僕らのシナリオ
「てかお前さ、今日の数学の課題やったー?!」
「ああ?やったよ!」
「おおーさっすがるいちゃん!」
「うぜー。」
「お願い!あとでノート見してくんない?!」
顔の前で両手を合わせてわざとらしく目を閉じてこっちを見上げる中野に、思わず笑う。
「いいよー!」
「まじ?!」
「国語のノートならね!」
「ふざけんな!!」
「ははは!」
「じゃ、たのんだぜー!」
「ん!じゃあなー!」
片手を上げて更衣室のほうへ走っていく中野に、僕も片手で手を振ってまた柵から降りる。
中野はふざけるときはいつも僕のことを『るいちゃん』と呼ぶ。
三宅泪。
小さいころは、この名前が好きじゃなかった。
女子にしか見えない名前なうえに、たとえ『ルイ』と呼ぶにしても『泪(なみだ)』だなんて情けないにもほどがある。

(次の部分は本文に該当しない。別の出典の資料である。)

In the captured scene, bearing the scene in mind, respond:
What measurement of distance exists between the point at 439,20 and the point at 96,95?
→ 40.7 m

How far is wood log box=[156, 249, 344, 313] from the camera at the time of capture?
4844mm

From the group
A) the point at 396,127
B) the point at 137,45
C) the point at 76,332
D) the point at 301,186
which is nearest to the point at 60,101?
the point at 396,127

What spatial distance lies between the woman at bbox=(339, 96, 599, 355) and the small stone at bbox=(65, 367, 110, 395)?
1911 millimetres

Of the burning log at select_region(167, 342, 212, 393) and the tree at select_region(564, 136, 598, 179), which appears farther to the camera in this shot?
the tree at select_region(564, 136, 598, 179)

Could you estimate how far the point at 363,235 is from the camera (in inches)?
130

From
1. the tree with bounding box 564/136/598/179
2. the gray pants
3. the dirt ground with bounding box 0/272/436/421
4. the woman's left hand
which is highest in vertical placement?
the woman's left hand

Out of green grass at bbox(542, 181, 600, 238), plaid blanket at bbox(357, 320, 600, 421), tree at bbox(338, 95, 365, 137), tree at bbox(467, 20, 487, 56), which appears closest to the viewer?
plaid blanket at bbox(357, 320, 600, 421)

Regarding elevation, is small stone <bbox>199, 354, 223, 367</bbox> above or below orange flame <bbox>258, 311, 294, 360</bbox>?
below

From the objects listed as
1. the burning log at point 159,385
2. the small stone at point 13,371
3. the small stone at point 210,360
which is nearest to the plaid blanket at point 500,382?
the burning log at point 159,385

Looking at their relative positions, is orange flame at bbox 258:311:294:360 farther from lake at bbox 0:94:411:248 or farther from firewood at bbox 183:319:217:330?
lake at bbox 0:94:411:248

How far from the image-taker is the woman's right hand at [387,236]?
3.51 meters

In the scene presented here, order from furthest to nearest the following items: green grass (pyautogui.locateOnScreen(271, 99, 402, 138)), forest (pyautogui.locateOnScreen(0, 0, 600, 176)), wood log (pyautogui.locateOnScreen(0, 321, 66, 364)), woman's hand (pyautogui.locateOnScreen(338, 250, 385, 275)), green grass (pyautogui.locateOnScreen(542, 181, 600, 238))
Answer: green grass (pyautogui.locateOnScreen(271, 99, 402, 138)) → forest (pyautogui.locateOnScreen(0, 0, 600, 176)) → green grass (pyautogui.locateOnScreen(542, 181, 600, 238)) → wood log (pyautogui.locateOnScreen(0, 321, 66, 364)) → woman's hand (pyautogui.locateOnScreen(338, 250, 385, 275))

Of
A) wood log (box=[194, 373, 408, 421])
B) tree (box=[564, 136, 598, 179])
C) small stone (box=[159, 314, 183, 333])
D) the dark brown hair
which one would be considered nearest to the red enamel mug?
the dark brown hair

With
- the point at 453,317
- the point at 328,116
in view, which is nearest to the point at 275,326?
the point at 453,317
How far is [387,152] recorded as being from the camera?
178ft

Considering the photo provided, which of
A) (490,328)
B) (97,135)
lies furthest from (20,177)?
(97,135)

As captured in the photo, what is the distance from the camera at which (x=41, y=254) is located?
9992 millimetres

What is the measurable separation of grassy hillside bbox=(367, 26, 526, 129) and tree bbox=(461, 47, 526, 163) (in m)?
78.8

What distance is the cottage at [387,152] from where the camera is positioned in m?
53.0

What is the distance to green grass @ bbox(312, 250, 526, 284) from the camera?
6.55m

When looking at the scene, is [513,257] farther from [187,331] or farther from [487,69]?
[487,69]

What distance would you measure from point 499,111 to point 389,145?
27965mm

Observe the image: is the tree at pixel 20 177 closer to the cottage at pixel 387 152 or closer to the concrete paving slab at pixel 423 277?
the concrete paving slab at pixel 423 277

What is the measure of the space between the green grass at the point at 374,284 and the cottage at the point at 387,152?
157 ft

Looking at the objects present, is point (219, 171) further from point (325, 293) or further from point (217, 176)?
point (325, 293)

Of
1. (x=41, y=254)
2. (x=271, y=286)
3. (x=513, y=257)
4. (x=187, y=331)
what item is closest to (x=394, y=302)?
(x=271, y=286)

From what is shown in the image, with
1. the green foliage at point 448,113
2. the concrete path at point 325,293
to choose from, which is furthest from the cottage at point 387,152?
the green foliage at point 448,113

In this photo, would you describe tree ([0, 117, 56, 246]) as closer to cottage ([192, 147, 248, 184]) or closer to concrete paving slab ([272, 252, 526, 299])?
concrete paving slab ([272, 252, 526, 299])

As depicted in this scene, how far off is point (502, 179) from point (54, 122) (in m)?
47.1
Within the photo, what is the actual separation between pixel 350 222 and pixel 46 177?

下の名前で呼ばれるのは今でも苦手で、それを許しているのは中野と飯島さんだけだ。
中野はああ見えていいやつだから、僕が自分の名前を気に入っていないことを知っていながら、ああやって冗談めかして呼んでくれる。
飯島さんは、なぜだろう?
それに、他のクラスメイトに時々『泪くん』と呼ばれると少し気持ち悪いのに、飯島さんに呼ばれてもなんとも思わない。
変なの。
「三宅くん。」
名前を呼ばれて振り向くと、隣の席の西田さんがベランダへの入り口に立っている。
クラスでは一番かわいいってみんな言ってるけど、僕にはよくわからない。
確かにぱっちりした二重の目をしていて、色白。
肩まで伸ばした髪はとてもきれいで、それは僕もいつも感心していた。
「おはよ。」
「あ、おはよ。あのね、さっきプリントが回ってきて……」
「プリント?」
「うん。今度球技大会があるでしょ?それの、どの球技に出たいかっていうアンケートみたい。」
「へー。わざわざ教えてくれたの?」
「え?あ、うん。朝礼のときに集めるみたいだから。」
「まじ?助かった。ありがと。」
そう言うと西田さんはにっこり笑って、自分の席へと戻っていく。
僕もしばらく賑やかになった教室をながめてから、教室へと入った。